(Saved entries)
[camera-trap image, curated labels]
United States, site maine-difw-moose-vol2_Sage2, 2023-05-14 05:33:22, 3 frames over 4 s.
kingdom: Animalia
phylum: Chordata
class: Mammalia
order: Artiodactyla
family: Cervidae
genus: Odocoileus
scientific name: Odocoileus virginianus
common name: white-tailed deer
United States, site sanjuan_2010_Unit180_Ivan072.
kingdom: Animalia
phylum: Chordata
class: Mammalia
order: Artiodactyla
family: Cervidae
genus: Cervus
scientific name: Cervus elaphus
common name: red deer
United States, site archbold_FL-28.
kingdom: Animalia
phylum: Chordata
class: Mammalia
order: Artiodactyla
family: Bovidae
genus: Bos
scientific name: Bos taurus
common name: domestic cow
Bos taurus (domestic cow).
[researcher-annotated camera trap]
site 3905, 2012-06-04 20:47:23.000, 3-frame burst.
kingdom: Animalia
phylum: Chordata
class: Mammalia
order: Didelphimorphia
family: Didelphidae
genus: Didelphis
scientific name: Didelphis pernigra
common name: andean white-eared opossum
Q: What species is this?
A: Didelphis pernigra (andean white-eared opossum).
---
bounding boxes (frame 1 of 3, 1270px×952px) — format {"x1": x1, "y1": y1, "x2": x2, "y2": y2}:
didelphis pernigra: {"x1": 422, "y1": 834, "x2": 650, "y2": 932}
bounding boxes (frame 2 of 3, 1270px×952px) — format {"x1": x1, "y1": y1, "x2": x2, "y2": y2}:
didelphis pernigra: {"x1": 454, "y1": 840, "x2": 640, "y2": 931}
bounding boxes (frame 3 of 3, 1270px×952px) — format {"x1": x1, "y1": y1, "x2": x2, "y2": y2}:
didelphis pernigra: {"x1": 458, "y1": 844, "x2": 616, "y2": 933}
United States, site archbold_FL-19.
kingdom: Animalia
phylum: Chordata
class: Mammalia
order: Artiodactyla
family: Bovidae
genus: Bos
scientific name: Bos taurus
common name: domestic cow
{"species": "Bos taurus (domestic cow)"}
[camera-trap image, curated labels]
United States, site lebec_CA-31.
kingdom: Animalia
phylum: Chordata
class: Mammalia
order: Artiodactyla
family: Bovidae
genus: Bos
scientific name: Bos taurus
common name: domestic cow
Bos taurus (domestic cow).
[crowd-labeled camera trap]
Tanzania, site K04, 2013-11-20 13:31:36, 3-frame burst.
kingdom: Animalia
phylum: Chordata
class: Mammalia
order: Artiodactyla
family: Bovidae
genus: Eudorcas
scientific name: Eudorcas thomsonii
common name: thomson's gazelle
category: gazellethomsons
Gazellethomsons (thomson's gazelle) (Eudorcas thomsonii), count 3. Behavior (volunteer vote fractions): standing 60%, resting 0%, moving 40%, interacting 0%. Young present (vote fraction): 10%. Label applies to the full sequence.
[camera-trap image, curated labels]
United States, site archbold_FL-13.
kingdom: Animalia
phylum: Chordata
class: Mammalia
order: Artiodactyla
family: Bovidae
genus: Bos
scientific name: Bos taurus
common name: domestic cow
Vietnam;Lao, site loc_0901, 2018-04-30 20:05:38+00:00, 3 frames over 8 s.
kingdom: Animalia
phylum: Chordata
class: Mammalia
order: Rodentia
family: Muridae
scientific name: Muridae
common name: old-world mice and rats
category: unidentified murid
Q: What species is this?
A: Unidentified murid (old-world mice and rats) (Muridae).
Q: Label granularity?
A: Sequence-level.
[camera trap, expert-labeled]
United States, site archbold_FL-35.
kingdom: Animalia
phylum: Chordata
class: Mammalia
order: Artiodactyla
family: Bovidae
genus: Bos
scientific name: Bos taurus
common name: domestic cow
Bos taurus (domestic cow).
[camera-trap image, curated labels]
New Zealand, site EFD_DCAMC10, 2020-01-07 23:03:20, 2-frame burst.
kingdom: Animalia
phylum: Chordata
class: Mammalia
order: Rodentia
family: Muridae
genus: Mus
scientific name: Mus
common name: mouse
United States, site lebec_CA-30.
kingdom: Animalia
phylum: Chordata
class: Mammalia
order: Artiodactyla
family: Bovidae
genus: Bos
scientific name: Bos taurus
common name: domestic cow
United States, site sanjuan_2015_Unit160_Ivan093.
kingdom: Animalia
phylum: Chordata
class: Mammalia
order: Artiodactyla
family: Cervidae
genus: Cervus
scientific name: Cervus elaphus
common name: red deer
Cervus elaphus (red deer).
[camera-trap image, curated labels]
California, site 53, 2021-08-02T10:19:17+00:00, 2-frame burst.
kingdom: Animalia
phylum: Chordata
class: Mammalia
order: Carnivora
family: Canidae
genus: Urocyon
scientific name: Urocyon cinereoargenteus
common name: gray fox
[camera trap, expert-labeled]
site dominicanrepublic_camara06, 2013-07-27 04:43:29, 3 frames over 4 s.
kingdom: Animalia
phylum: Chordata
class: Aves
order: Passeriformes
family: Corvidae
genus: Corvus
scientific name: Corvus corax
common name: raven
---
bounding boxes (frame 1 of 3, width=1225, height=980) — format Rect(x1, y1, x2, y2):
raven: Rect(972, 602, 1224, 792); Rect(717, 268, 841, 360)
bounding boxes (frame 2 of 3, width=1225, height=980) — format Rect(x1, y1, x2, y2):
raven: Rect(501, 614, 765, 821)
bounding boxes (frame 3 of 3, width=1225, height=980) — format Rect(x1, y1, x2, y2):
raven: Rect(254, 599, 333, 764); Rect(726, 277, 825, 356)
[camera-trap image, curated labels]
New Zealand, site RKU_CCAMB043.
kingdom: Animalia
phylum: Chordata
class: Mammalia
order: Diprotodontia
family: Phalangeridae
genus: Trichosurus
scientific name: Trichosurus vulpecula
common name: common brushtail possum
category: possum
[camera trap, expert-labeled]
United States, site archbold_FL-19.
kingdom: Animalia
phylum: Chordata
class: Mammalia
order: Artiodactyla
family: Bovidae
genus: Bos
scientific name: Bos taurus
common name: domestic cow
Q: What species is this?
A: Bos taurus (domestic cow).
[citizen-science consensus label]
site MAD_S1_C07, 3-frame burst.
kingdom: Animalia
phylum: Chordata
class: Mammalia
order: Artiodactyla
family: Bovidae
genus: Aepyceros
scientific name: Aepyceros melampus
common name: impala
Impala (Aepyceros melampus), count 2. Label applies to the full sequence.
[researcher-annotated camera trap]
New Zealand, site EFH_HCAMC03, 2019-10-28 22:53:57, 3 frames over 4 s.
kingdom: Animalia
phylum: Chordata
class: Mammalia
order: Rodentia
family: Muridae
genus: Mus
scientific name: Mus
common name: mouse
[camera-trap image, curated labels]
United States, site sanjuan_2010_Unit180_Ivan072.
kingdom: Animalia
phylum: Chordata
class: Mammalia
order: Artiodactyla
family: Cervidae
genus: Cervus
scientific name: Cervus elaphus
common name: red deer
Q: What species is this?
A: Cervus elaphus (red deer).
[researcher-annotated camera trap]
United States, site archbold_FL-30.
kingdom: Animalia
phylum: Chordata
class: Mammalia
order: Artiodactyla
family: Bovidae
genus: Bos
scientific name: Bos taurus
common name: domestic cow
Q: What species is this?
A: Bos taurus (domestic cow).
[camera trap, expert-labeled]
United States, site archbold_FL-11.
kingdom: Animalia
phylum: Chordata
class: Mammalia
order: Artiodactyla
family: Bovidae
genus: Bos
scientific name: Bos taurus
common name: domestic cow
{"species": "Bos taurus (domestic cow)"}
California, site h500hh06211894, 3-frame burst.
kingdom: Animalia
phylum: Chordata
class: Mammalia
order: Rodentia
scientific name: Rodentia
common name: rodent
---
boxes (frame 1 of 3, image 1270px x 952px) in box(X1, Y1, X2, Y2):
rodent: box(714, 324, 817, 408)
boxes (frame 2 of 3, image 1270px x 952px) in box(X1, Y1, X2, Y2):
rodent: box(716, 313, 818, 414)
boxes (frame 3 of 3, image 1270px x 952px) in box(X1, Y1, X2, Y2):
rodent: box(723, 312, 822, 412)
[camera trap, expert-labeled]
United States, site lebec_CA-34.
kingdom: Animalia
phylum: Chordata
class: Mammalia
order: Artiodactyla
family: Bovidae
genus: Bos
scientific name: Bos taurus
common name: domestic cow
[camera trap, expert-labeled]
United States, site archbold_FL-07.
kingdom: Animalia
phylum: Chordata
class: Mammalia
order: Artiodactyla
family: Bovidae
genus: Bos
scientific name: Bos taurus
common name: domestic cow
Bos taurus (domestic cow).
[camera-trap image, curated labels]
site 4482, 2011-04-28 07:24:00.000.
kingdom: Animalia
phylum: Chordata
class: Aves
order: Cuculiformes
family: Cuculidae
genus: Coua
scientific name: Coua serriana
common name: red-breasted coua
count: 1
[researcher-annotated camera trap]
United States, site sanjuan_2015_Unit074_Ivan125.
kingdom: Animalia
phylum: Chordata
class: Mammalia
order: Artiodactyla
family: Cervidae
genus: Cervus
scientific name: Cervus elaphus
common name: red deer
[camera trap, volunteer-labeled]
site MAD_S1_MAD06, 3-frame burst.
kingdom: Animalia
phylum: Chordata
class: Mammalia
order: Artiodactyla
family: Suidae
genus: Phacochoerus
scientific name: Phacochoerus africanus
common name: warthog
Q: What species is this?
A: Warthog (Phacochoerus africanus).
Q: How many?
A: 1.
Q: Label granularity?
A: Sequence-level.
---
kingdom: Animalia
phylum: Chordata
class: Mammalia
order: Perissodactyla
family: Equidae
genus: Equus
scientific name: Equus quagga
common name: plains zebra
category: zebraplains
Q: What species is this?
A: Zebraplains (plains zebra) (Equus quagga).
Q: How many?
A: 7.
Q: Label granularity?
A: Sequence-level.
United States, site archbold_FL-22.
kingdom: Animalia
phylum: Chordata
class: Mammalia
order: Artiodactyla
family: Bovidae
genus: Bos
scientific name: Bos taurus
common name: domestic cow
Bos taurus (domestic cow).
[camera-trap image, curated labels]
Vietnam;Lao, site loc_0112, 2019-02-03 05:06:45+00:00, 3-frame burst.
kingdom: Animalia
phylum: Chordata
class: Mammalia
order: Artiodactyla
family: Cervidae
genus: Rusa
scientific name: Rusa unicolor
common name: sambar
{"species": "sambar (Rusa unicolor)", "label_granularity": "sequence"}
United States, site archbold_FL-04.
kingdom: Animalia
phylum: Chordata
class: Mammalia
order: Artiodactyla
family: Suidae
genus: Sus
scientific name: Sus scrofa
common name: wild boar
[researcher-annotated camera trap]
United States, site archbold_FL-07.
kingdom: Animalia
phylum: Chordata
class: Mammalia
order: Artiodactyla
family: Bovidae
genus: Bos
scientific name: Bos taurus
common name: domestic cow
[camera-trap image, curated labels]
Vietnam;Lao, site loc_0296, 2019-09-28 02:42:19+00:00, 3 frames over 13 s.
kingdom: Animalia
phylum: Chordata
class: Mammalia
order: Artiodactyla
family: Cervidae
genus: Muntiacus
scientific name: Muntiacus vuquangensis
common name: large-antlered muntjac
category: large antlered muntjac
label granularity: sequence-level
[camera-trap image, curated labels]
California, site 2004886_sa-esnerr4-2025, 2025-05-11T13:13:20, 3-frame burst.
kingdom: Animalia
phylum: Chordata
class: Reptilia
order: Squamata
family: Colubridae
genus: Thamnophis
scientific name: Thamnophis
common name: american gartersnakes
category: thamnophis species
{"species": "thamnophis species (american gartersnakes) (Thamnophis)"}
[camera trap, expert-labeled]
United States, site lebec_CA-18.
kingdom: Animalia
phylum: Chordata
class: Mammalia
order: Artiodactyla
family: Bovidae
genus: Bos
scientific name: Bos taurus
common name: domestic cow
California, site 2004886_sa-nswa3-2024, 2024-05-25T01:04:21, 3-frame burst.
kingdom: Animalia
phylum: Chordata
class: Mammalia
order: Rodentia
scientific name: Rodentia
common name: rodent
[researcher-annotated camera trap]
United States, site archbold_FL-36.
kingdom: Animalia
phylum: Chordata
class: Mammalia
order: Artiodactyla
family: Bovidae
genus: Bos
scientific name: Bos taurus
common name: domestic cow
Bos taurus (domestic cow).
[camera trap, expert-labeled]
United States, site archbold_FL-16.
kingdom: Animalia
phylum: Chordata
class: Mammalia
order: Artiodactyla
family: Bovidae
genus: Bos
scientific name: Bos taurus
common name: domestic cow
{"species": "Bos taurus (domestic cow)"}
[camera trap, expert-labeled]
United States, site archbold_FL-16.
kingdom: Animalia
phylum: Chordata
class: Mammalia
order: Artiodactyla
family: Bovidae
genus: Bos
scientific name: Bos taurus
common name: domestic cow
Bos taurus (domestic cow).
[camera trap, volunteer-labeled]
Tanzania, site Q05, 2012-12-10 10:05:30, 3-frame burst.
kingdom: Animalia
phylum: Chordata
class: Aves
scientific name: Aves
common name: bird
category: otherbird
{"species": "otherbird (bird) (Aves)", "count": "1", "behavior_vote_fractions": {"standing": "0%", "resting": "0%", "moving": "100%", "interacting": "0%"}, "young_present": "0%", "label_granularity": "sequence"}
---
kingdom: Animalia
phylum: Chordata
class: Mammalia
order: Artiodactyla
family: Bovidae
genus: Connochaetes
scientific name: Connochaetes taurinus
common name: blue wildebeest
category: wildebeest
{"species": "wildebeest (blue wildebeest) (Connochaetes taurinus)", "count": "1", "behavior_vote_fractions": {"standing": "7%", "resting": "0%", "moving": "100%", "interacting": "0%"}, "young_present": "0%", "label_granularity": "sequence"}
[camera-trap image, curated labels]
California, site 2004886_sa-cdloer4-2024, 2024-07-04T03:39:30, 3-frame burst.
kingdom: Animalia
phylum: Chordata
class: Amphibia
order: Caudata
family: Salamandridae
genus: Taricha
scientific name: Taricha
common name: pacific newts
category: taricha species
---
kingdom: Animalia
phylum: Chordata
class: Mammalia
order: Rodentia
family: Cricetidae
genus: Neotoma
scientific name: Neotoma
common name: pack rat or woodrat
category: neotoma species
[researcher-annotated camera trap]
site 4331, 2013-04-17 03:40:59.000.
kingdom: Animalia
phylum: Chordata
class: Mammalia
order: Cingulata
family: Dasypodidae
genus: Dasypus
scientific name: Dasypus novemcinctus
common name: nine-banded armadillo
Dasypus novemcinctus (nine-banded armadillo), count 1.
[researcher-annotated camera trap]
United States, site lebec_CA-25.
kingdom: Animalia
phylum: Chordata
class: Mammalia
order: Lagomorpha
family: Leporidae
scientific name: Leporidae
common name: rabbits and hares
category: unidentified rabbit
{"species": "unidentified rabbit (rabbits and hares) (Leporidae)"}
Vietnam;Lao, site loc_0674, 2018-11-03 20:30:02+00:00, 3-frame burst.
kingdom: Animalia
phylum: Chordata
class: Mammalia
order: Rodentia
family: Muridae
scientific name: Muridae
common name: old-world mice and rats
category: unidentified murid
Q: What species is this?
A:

__Work to complete__: Using only the entries above, output the line with "scientific name: Aves", the line with "genus: Taricha", and all lines between them, exactly as they stand.

__Task response__:
scientific name: Aves
common name: bird
category: otherbird
{"species": "otherbird (bird) (Aves)", "count": "1", "behavior_vote_fractions": {"standing": "0%", "resting": "0%", "moving": "100%", "interacting": "0%"}, "young_present": "0%", "label_granularity": "sequence"}
---
kingdom: Animalia
phylum: Chordata
class: Mammalia
order: Artiodactyla
family: Bovidae
genus: Connochaetes
scientific name: Connochaetes taurinus
common name: blue wildebeest
category: wildebeest
{"species": "wildebeest (blue wildebeest) (Connochaetes taurinus)", "count": "1", "behavior_vote_fractions": {"standing": "7%", "resting": "0%", "moving": "100%", "interacting": "0%"}, "young_present": "0%", "label_granularity": "sequence"}
[camera-trap image, curated labels]
California, site 2004886_sa-cdloer4-2024, 2024-07-04T03:39:30, 3-frame burst.
kingdom: Animalia
phylum: Chordata
class: Amphibia
order: Caudata
family: Salamandridae
genus: Taricha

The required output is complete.